= List of mergers in Miyagi Prefecture =

Here is a list of mergers in Miyagi Prefecture, Japan since the Heisei era.

==Mergers from April 1, 1999 to Present==
- On April 1, 2003 - the towns of Miyazaki, Nakaniida, and Onoda (all from Kami District) were merged to create the town of Kami.
- On April 1, 2005 - the towns of Naruse and Yamoto (both from Monou District) were merged to create the city of Higashimatsushima.
- On April 1, 2005 - the towns of Ichihasama, Kannari, Kurikoma, Semine, Shiwahime, Takashimizu, Tsukidate, Uguisuzawa and Wakayanagi, and the village of Hanayama (all from Kurihara District) was merged to create the city of Kurihara. Kurihara District was dissolved as a result of this merger.
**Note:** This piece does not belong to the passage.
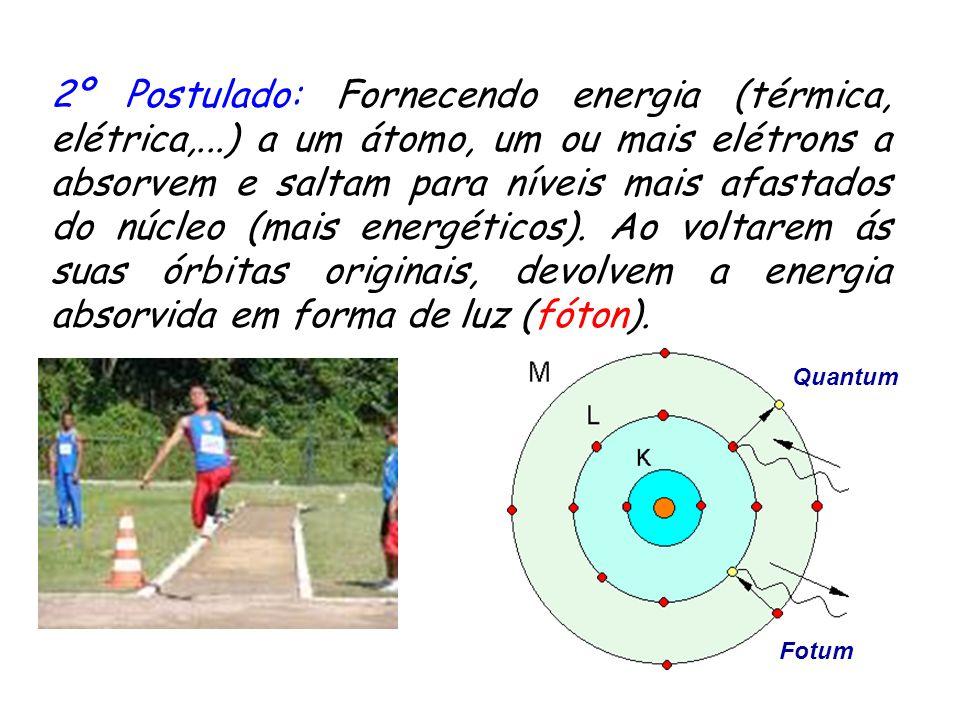 2º Postulado: Fornecendo energia (térmica, elétrica,...) a um átomo, um ou mais elétrons a absorvem e saltam para níveis mais afastados do núcleo (mais energéticos).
- On April 1, 2005 - the towns of Hasama, Ishikoshi, Minamikata, Nakada, Toyoma, Towa, Toyosato and Yoneyama (all from Tome District), and the town of Tsuyama (from Motoyoshi District), were merged to create the city of Tome. Tome District was dissolved as a result of this merger.
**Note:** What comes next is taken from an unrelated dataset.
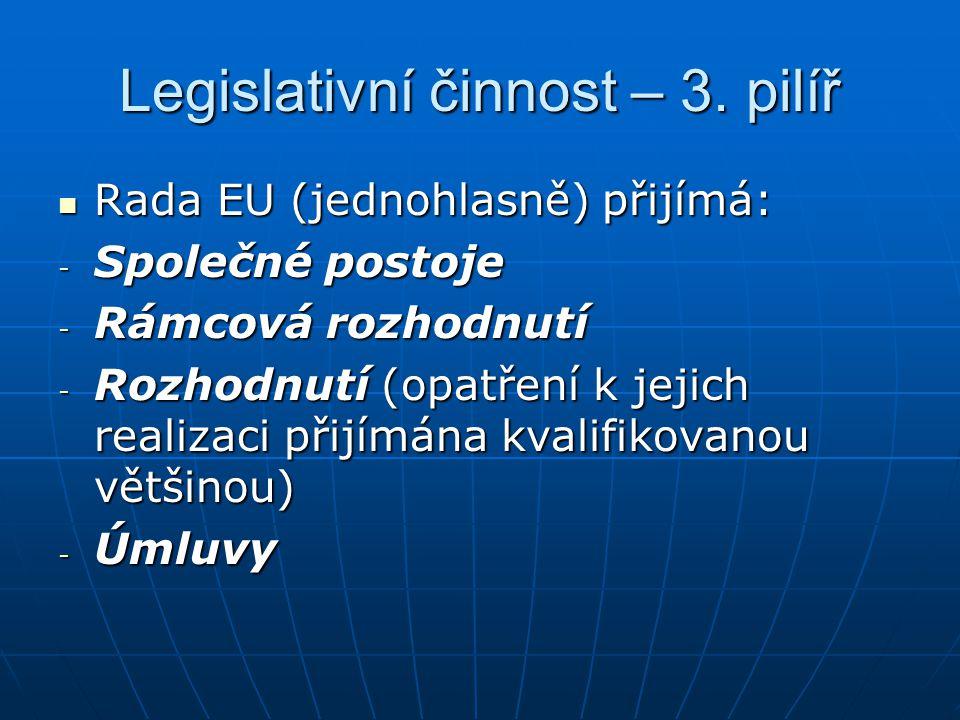 Legislativní činnost – 3. pilíř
- On April 1, 2005 - the old city of Ishinomaki absorbed the towns of Kahoku, Kanan, Kitakami, Monou and Ogatsu (all from Monou District), and the town of Oshika (from Oshika District) to create the new and expanded city of Ishinomaki. Monou District was dissolved as a result of this merger.
- On October 1, 2005 - the towns of Shizugawa and Utatsu (both from the Motoyoshi District) were merged to create the town of Minamisanriku.
- On January 1, 2006 - the towns of Kogota and Nangō (both from Tōda District) were merged to create the town of Misato.
- On March 31, 2006 - the old city of Kesennuma absorbed the town of Karakuwa (from Motoyoshi District) to create the new and expanded city of Kesennuma.
- On March 31, 2006 - the city of Furukawa absorbed the towns of Iwadeyama and Naruko (both from Tamatsukuri District), the towns of Kashimadai, Matsuyama and Sanbongi (all from Shida District), and the town of Tajiri (from Tōda District) to create the city of Ōsaki. Tamatsukuri District and Shida District were both dissolved as a result of this merger.
- On September 1, 2009 - the town of Motoyoshi (from Motoyoshi District) was merged into the expanded city of Kesennuma.